Vajont: Prima e dopo la tragedia

In quei giorni, io, vigile del fuoco, ero a letto con l’influenza e quindi non potei far parte immediata delle squadre di soccorso, ma lo feci in seguito.
Quello che vorrei raccontare di quel tragico periodo è il lavoro svolto da noi vigili del fuoco e le condizioni in cui operavamo.
Eravamo accampati presso una scuola in località Ponte delle Alpi. Alla mattina presto suonava la sveglia, una rinfrescata alla meglio alla faccia e poi ci si recava alla cucina da campo dove ti davano una scodella di caffelatte, un pezzo di pane e una bustina contenete del cognac che io deponevo nella tasca della mia tuta da lavoro. Questa bustina contenente cognac ebbe, per quanto mi riguarda, un suo ruolo che poi dirò.
Finita la colazione ogni squadra si recava sul posto delle operazioni assegnatale. Sul posto vi erano già depositate diverse bare ed erano di due tipi: un tipo di lunghezza media-piccola e di colore bianco e una di lunghezza più lunga di colore scuro.
Sul posto operavano anche delle squadre di militari i quali avevano il compito di spostare il materiale franato alla ricerca delle salme. Una volta che avvistavano un qualche segno di salma, avvertivano noi vigili del fuoco per il recupero, questo era il nostro compito.
Spesso le salme recuperate si trovavano in uno stato pietoso. Quasi sempre nude, spesso ferite dallo sfregamento tra i detriti o tronchi d’albero, se non addirittura squarciate. Deponevamo questi poveri corpi in una bara, a volte accompagnati da qualche arto, un braccio o una gamba, staccatosi da qualche altro corpo.

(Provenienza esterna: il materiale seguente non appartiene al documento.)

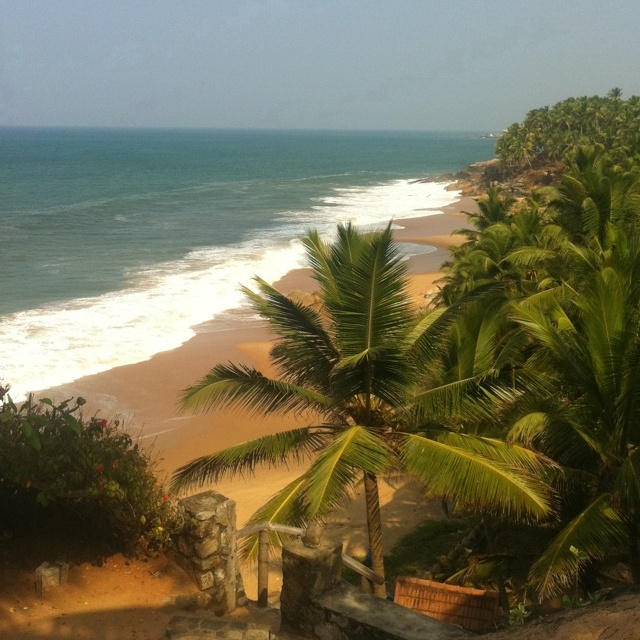 Kerala Places To Visit: 47 Best Good Time In Kerala Images On Pinterest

Spesso per riconoscerne il sesso, ci servivamo di un pezzo di legno e frugavamo tra le loro cosce. I mezzi di protezione in nostra dotazione per questo tipo di lavoro (a quel tempo) era di un paio di guanti come quelli che usano, oggi, le massaie per lavare i piatti e una semplice mascherina di carta. Sul posto di lavoro rimanevamo dalla mattina presto sino al tramonto e il pranzo di mezzogiorno lo consumavamo accanto alle salme e qui entra in gioco la bustina contenente il cognac.
Come si poteva toccare il cibo con le mani sporche di tutto? Togliersi i guanti stessi era infettarsi le mani! Allora toglievo i guanti, prendevo la bustina di cognac, che alla mattina avevo infilato nella tasca della tuta, e con questo liquido cercavo, per quanto mi era possibile, di disinfettarmi le mani e poi cercavo di mangiare senza guardare il panorama che mi stava attorno.
Su questo disastro fu nominata una Commissione di inchiesta la quale disponeva di due mesi di tempo per presentare una relazione. Il suo compito era quello di accertare le cause, che determinarono la catastrofe. La Commissione finì il suo lavoro tre mesi dopo.
Il 20 di febbraio 1968 il Giudice istruttore di Belluno, Mario Fabbri, depositò la sentenza del procedimento penale contro politici e dirigenti della SADE. Il processo di Primo Grado, si tenne a L’Aquila, e si concluse il 17 dicembre del 1969.
Ci furono condanne per disastro colposo di frana e disastro colposo d’inondazione, aggravati dalla previsione dell’evento e omicidi colposi plurimi aggravati.